The Department of Agriculture should look at the TB model in Scotland which achieved TB-free status in 2009, the IFA has said.

This was achieved “with fewer prohibitive controls on farms and no blacklisting of farmers”, the association’s animal health chair Pat Farrell said.

“For the Department to say there is no successful eradication programmes anywhere in the world that don’t use herd risk assessments is simply incorrect.

"Scotland has shown what can be done, and it didn’t involve sending out these type of letters to farmers,” he said.

UCD professor at the Centre for Veterinary Epidemiology and Risk Analysis (CVERA) Simon More told the Irish Farmers Journal that TB risk categories were the next logical step in the TB programme.

Trading restrictions

In response, Farrell said there were “no scientific papers that show devaluing cattle make them less likely to spread TB”.

“Are Professor Simon More and the Department of Agriculture hiding the real truth behind their TB herd risk letters - is this the first step in identifying herds by category in order to prohibit movements with herds of a higher status?” he questioned.

The Department needed to “come clean” on how devaluing animals and entire herds could eradicate TB if their objective was not to prohibit or restrict trade from these herds.
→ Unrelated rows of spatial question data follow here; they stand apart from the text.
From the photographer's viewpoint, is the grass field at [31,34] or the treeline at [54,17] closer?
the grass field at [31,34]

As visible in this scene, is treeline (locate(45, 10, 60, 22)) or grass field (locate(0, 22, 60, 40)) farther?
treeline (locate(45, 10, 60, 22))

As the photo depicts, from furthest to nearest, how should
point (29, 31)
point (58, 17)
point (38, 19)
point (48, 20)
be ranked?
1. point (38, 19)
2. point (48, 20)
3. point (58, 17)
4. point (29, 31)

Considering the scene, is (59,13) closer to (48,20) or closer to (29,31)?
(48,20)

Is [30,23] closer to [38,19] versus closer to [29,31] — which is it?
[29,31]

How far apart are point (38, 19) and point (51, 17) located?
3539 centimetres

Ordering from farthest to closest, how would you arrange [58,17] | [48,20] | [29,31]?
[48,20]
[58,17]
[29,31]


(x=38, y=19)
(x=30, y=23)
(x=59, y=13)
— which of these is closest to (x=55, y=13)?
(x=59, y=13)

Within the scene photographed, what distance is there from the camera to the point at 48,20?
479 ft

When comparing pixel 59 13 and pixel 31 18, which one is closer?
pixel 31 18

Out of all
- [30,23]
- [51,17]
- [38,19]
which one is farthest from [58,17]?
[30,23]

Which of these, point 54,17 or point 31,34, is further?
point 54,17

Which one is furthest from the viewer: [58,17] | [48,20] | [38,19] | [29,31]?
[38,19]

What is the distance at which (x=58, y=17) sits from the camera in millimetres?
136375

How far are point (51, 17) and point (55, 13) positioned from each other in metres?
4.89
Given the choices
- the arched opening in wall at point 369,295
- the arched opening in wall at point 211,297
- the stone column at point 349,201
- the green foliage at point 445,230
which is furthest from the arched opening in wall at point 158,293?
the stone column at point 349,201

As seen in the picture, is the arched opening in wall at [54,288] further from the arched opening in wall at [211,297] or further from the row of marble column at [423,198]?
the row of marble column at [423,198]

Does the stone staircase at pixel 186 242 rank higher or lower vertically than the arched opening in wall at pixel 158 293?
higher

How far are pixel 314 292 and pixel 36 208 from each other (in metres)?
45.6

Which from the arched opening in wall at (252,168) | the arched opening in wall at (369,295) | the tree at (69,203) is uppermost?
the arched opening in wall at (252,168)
“Farmers pay €35m directly each year into the TB programme and they expect a robust testing programme for that, particularly given our export profile,” Farrell said.

Testing

The testing programme was the basis for Ireland’s access to export markets. Farrell said for the Department to question the programme’s effectiveness was irresponsible and potentially damaging for exports.

The TB Forum is due to reconvene at the end of this month to discuss the issues surrounding the letters.

Farrell stressed that the IFA would not support a continuous rerun of a format that had already failed farmers.

“The Minister needs to take charge of the situation,” he said.